**TASK 1:**
Answer these questions about the forum thread on powers modulo 99:
(a) According to the thread, a calculator is only as smart as whom?
(b) In the proposed method, how is 173 written in terms of 99 and 25?
(c) Whose method is praised with "Well done!"?
**TASK 2:** Continue the forum thread on powers modulo 99 from its last post.

**TEXT UNDER STUDY:**
I think we have to search for a pattern here, and we must have to use a calculator here to some extent.
^ calculator is only as smart as the idiot pushing the buttons ^_^
Does it have anything to do with the fact that 124^24mod99 = 25^24mod99 = 31^12 mod 99 and so on so forth?
is this a valid method of solving this?\[\begin{align} 124&=99+25\\ \therefore124^{24}&=(99+25)^{24}\\ \therefore124^{24}|99&=(99+25)^{24}|99=25^{24}|99\\ \end{align}\]similarly:\[\begin{align} 173&=2*99-25\\ \therefore173^{24}&=(2*99-25)^{24}\\ \therefore173^{24}|99&=(2*99-25)^{24}|99=25^{24}|99 \end{align}\]therefore:\[124^{24}|99-173^{24}|99=25^{24}|99-25^{24}|99=0\]
That's how I did it @asnaseer. Well done!

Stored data

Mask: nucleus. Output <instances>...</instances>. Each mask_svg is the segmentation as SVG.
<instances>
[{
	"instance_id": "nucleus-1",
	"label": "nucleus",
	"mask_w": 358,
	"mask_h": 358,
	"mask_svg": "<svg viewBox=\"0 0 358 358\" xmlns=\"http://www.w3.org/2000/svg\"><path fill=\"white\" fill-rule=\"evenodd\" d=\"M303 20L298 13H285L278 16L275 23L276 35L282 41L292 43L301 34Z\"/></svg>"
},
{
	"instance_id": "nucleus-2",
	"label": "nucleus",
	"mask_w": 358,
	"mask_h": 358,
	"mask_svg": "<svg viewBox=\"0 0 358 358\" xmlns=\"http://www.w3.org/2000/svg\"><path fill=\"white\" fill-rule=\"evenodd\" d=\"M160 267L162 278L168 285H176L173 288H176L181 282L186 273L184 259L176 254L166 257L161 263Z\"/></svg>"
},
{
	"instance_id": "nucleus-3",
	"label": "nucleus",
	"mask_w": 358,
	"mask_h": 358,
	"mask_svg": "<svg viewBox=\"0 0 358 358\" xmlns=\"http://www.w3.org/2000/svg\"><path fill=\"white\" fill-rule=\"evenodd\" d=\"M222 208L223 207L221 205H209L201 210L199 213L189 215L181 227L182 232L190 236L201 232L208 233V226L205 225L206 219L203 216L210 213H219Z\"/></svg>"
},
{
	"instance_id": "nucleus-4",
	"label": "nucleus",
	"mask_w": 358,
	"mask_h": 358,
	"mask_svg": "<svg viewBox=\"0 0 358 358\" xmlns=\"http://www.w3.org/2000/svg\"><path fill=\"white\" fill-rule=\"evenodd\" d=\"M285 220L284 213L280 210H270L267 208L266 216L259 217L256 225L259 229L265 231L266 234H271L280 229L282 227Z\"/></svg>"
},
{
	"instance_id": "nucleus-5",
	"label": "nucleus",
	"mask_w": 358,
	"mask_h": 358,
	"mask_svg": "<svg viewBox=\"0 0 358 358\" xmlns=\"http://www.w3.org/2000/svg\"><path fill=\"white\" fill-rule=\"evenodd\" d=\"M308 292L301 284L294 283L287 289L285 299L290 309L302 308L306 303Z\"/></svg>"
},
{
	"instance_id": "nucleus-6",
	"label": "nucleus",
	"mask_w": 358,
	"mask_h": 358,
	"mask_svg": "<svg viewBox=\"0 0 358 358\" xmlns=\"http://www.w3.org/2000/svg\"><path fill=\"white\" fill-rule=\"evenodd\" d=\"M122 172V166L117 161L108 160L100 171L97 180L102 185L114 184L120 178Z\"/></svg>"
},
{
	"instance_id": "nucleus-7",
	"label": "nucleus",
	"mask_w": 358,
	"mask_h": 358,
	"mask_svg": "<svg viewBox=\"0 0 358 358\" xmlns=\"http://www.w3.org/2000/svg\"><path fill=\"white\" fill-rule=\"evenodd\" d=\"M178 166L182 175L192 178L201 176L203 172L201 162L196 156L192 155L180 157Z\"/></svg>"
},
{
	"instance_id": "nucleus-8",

**ANSWER BOX 1:**
(a) The idiot pushing the buttons.
(b) 173 = 2*99 − 25.
(c) @asnaseer's.

**ANSWER BOX 2:**
How about... Notice that this function is the same as the mod function We want to show \[124^{24}\equiv174^{24}\pmod{99}\]Reduce, and get that this is equivalent to asking \[25^{24}\equiv74^{24}\pmod{99}\]Since \(74\equiv-25\pmod{99}\), we can simplify to \[25^{24}\overset{?}\equiv(-25)^{24}\pmod{99}\]Since we have an even exponent, this is clearly true. This is basically the same thing asnaseer did.
I should have written "173" in that first line.
That's seems like a valid approach.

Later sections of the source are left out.